Usurpação da Cátedra de Pedro
A notícia da morte de Estêvão IX detonou novas explosões de ambição dos príncipes temporais. Gregório, conde de Tusculum, aliado a outros senhores das proximidades de Roma, logo tentou impor o seu candidato. “Os conjurados penetraram de noite na cidade de Roma, que ficou presa do seu furor. No meio de um grande tumulto invadiram a Basílica de Latrão e proclamaram Papa o bispo João de Velletri, com o nome de Bento X. Pedro Damião, esse herói da fé e da disciplina eclesiástica, que acabava se ser promovido à sede de Óstia, acorreu com os cardeais a fim de protestarem contra essa horrível violência. Porém, os soldados precipitaram-se sobre eles, de espada em punho, para massacrá-los. Os cardeais, protegidos por alguns servidores fiéis, conseguiram sair da Basílica por uma porta secreta e abandonaram Roma” 6.
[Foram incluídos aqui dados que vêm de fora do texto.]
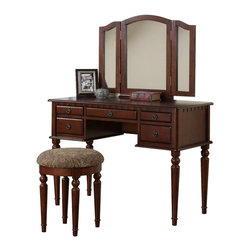 Adarn Inc. - Tri Folding Mirror Make Up Table Vanity Set Wood w/ Stool 5 Drawers, Cherry - Introducing this beautiful brand new transitional style vanity table set. Featuring solid wood and veneer construction and comes in White/ Walnut/ Cherry/ Black finish. This vanity has five drawers with antiqued bronze accents for storage and to keep your surface-top clutter free. A tri-folding mirror is the focal point of this vanity and can be adjusted to be able to view your face and hair from all angles. Traditionally styled table legs and clean lines give this table a transitional contemporary vibe. Comes with a matching seat bench with a cushioned seat upholstered in patterned fabric.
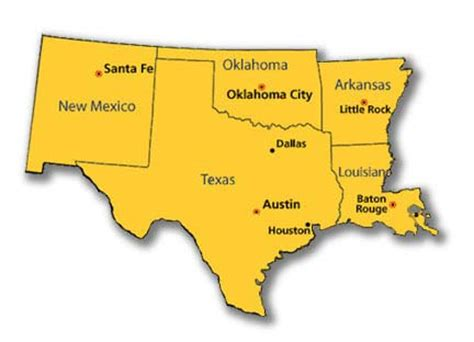 map of texas arkansas oklahoma and louisiana cliffprice companyareas of coverage cliffprice company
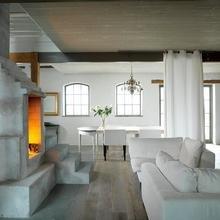 Фото из портфолио  Glemminge 24:21, Glemminge Tågarp, Ystad – фотографии дизайна интерьеров на INMYROOM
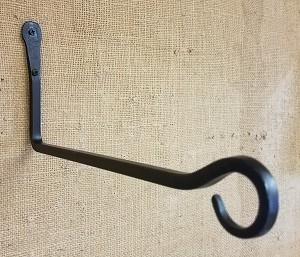 "12"" Up Turn Arm Hook"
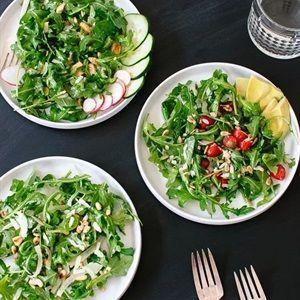 rocket salad santorino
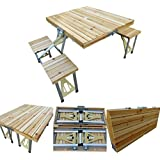Amaze Folding Aluminium Outdoor Table With Wooden Top (Bare Table)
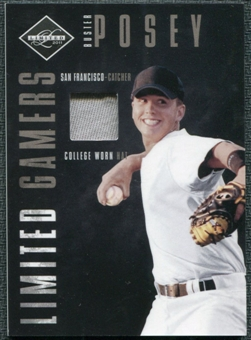 2011 Panini Limited Gamers Caps #5 Buster Posey /75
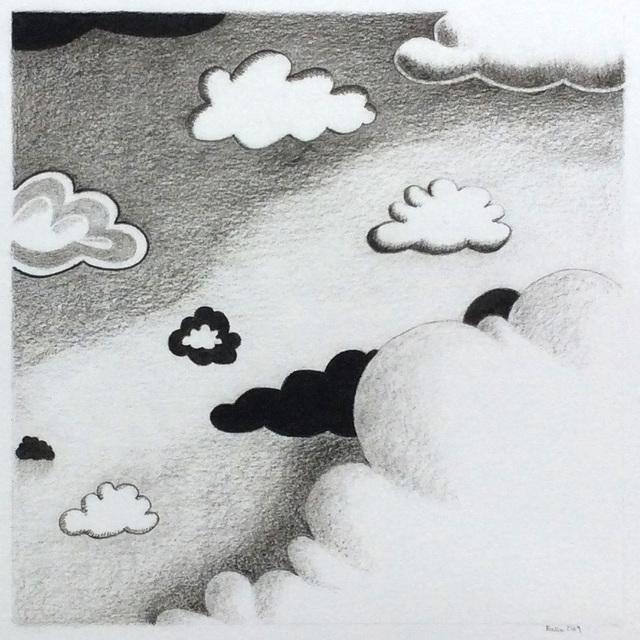 James Balla, '-', 2019, Albert Merola Gallery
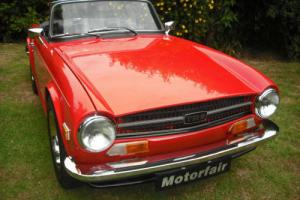 1973 Triumph TR6 2 OWNER UK MATCHING NUMBER CAR, 54,000mls, VERY ORIGINAL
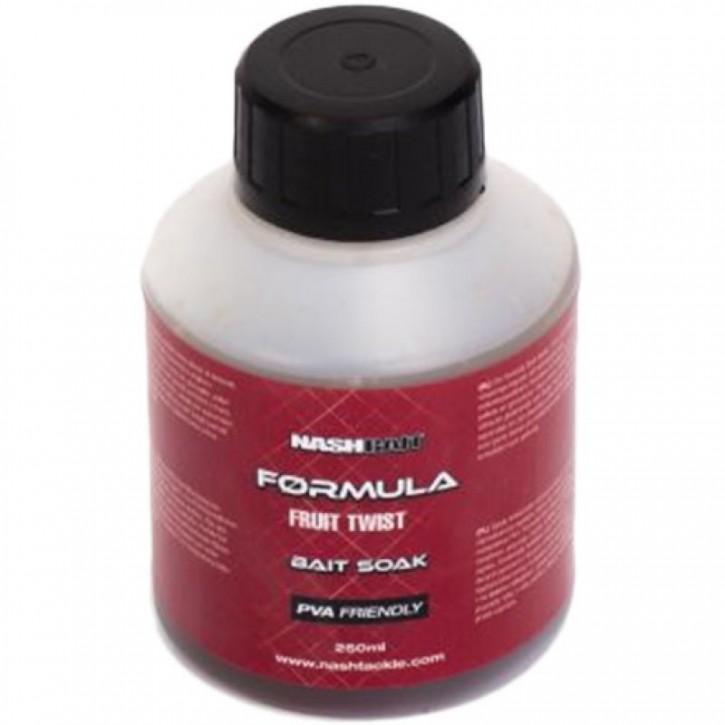 Nash Bait Formula Fruit Twist Bait Soak 250 ml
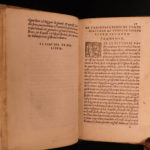 1540 Vegetius De Militari Roman Art of Military War Siege Tactic Gaetano Italian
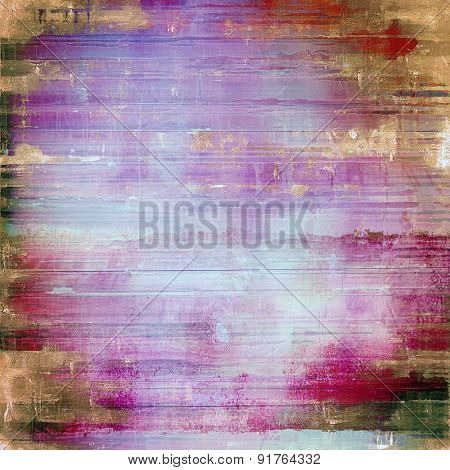 Old and weathered grunge texture. With different color patterns: brown; blue; purple (violet); pink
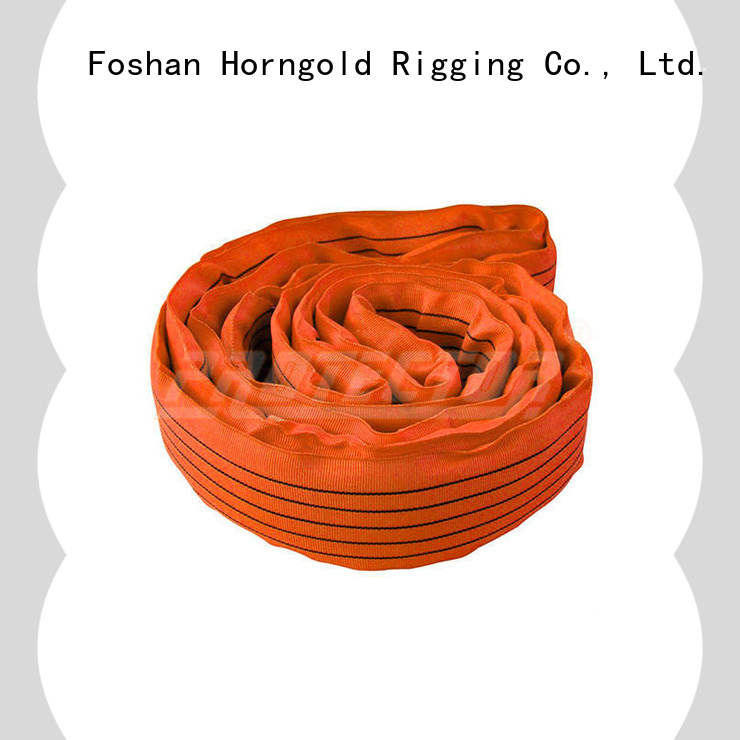 Horngold New material handling straps suppliers for lifting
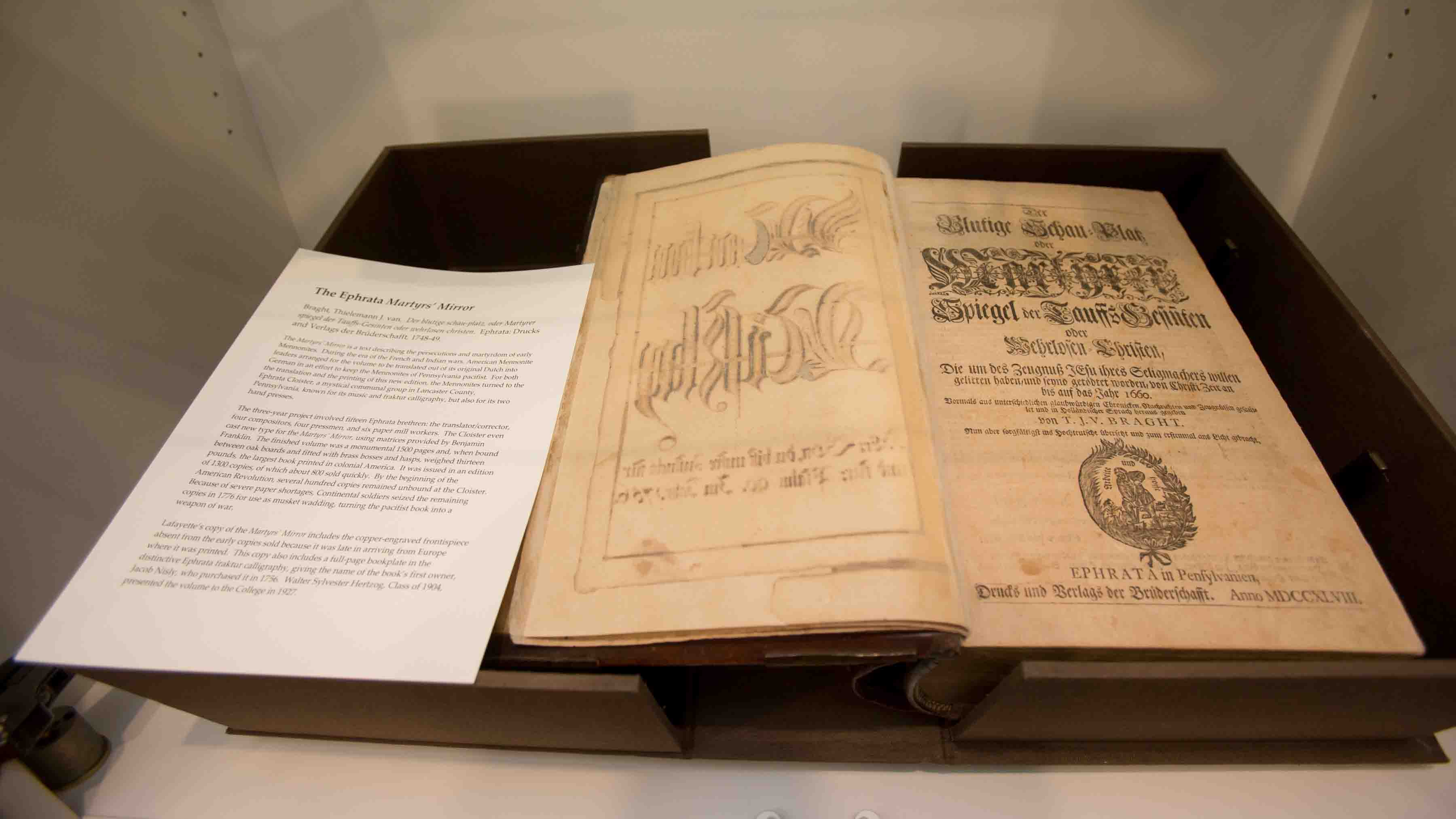 Martyrs Mirror, the largest book printed in colonial America
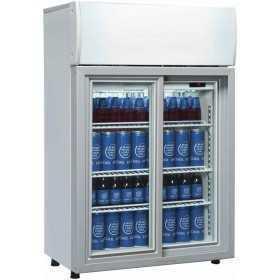 Mini armoire à boissons réfrigérée à porte coulissante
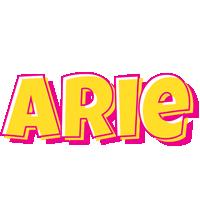 Arie kaboom logo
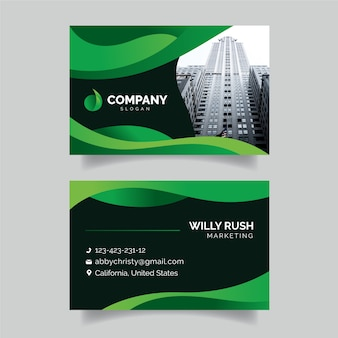 Colorful business card with photo template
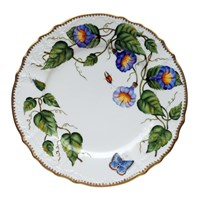 Anna Weatherley Morning Glory Dinner Plate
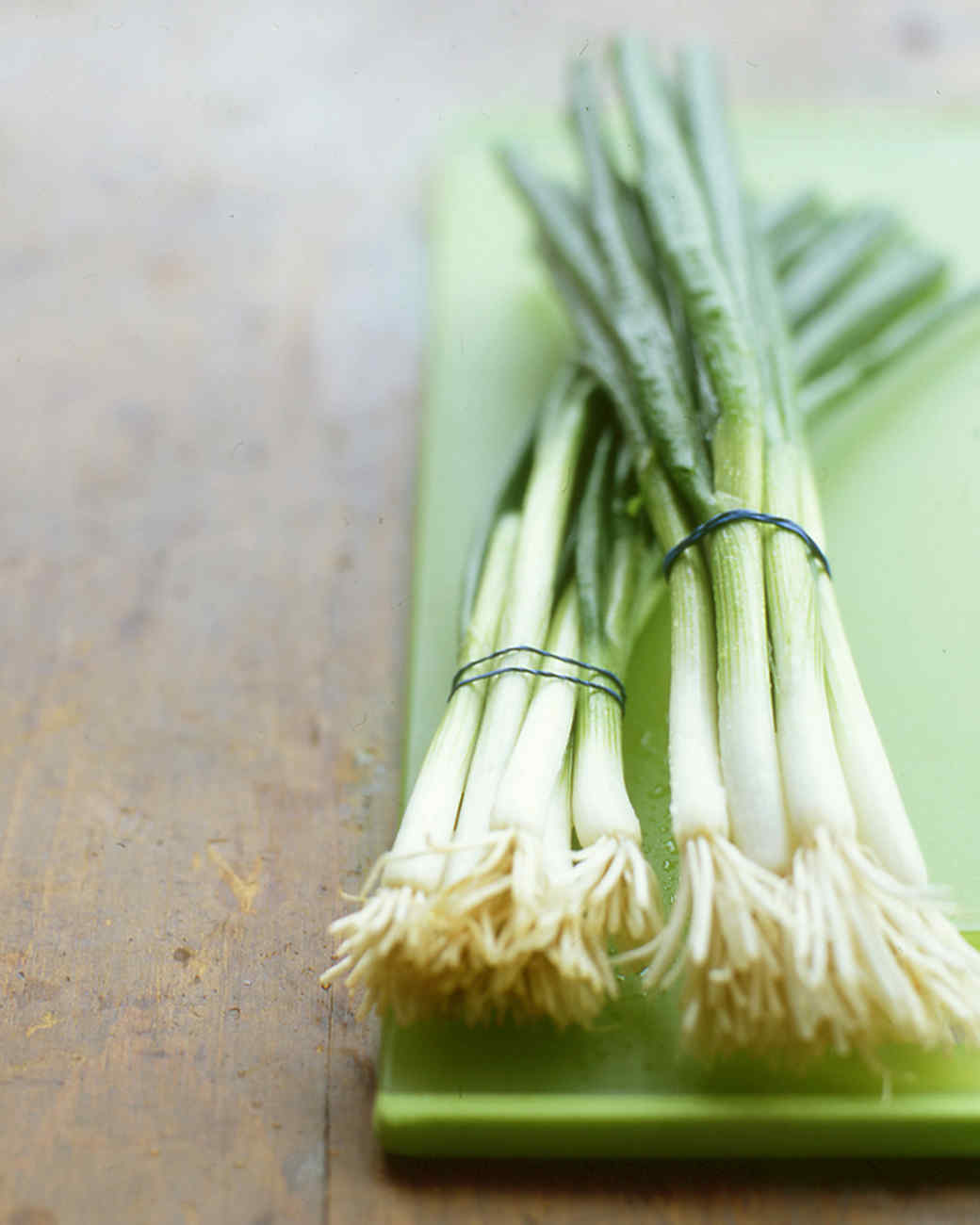 Ramp Scallion And Spring Onion Recipes Martha Stewart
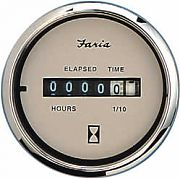 Faria Euro Beige SS Hourmeter, 10,000 Hrs 12-32 Vdc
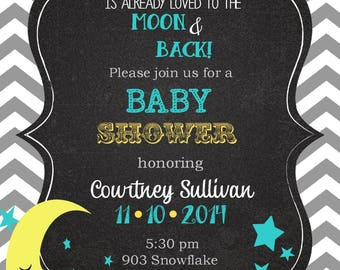 12 Moon and Stars Babby Shower Invitations  to the moon and backInvitation -- any colors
Primeira eleição realizada pelo Sacro Colégio
Por essa ocasião, o cardeal Hildebrando (futuro São Gregório VII) regressava de uma viagem à Alemanha. Ao saber da eleição, contra a proibição expressa do Papa Estêvão IX, deteve-se em Florença, a fim de organizar a eleição legítima, de acordo com o juramento feito anteriormente pelos cardeais.
Em Siena, Hildebrando propôs ao sólio pontifício o bispo de Florença, Gerardo, que foi eleito por unanimidade pelos cardeais, tomando o nome de Nicolau II. “No mês de janeiro de 1059 o Papa Nicolau foi recebido em Roma pelo clero e pelo povo com as devidas honras, sendo entronizado pelos cardeais e tomando posse da Santa Sé, segundo o costume” 7. Alguns dias depois, o antipapa Bento apresentou-se diante de Nicolau II, a fim de reconciliar-se com a Igreja, e assim normalizou-se a situação.
Embora o pontificado de Nicolau II tenha sido muito curto — apenas dois anos — marcou definitivamente a história da Igreja, ao instituir para todo o sempre, no Concílio de Latrão, em abril de 1059, que a eleição papal ficava reservada aos cardeais, isentando-a, assim, de ingerências e das ambições dos príncipes temporais:
“Decidimos — determina o decreto de Nicolau II — que, por morte do Soberano Pontífice da Igreja romana e universal, os cardeais-bispos regulem com o maior cuidado a questão do seu sucessor. Depois recorrerão aos cardeais-clérigos, ao restante do clero e ao povo, a fim de obterem o seu consentimento para a nova eleição. Que façam recair a sua escolha de preferência no seio da Igreja romana, se nela encontrarem um homem capaz; caso contrário, busquem-no em outra igreja” 8.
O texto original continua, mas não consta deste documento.